● **Texte de la page**:
▶

À ses côtés, Dominique Duvivier tempère : « J’étais sûr que ça marcherait… Car c’est une façon d’exprimer la vie. Faire rêver est aussi important que soigner une maladie cancéreuse. Certains spectateurs nous ont même dit que notre spectacle devrait être remboursé par la sécurité sociale ! » Si l’apprentissage technique du tour est évidemment important, le magicien insiste davantage encore sur la présentation que chaque magicien en donne.
Une équipe soudée aux multiples univers
La force de leur spectacle repose sur deux piliers : une équipe soudée et un univers résolument contemporain. Depuis ses débuts, Dominique Duvivier forme des magiciens : Philippe de Perthuis et Jean-Pierre Crispon, qui constituent la troupe permanente du Double-Fond, sont parmi ses premiers élèves, il y a quarante ans. En tout, une demi-douzaine de magiciens participe aujourd’hui à l’aventure.
L’autre aspect, qui surprend généralement le spectateur qui découvre le lieu pour la première fois, est l’univers dans lequel les magiciens nous entraînent. « Un spectacle de magie exige une mise en scène, une chorégraphie, un scénario, toute une histoire avec des personnages », expose Alexandra. L’univers est fondamental pour un spectacle, plus que le tour comme tel : la poésie, l’humour, l’anecdote, la musique… le magicien fait son miel de tout ce qui l’entoure. Et la magicienne de rire : « Nous sommes un Facebook vivant et magique : nous cultivons l’authenticité. Dans nos duos avec Papa, ce qui est vrai, c’est notre relation père-fille. Nous ne la nions pas, mais en jouons beaucoup pour installer notre univers. »
Le partage comme moteur
Aujourd’hui, la stabilité du Double Fond est assurée, par les prestations en entreprises qui constituent 70 % du chiffre d’affaires, mais également parce que tous les spectacles affichent complet. « Le partage est le sens profond de la magie, s’enthousiasme Alexandra Duvivier. Malheureusement, beaucoup se mettent à la magie pour eux-mêmes, ce qui est le contraire même de cet art ! Nous sommes là pour les entraîner dans un rêve. »
Dominique Duvivier poursuit dans le même sens : « Le moteur, c’est l’amour des personnes, une forme d’osmose, un abandon aussi, qui fait que l’on s’oublie, qu’on croit ou qu’on recroit à nos rêves d’enfant. L’enfance est très importante en nous : la magie permet de la redécouvrir. »

◀

● **Données enregistrées**:
▶

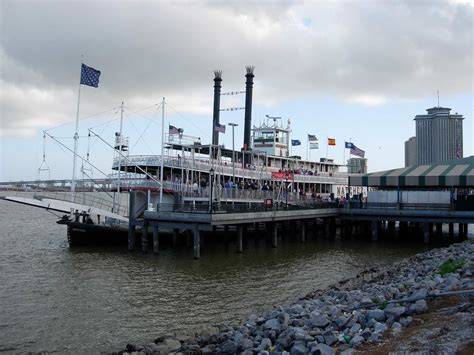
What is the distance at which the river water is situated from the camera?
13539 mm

◀
▶

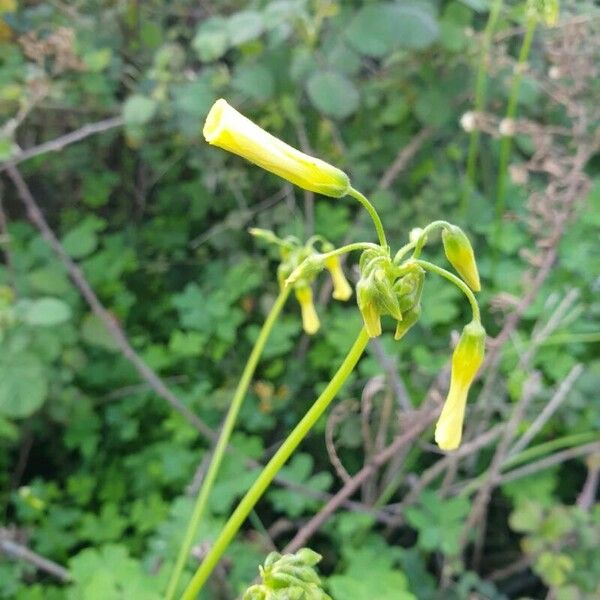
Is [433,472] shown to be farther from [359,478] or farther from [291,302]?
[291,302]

◀
▶

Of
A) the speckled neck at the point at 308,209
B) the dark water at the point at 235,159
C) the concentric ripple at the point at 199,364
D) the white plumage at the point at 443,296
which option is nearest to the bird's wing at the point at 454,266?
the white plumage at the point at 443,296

◀

● **Consignes**:
Répondez à ces questions sur le texte de la page :
1. Quelle part du chiffre d'affaires du Double Fond les prestations en entreprises représentent-elles ?
2. Combien de magiciens participent aujourd'hui à l'aventure ?
3. Selon Alexandra Duvivier, quel est le sens profond de la magie ?

● **Réponse**:
1. 70 %.
2. Une demi-douzaine.
3. Le partage.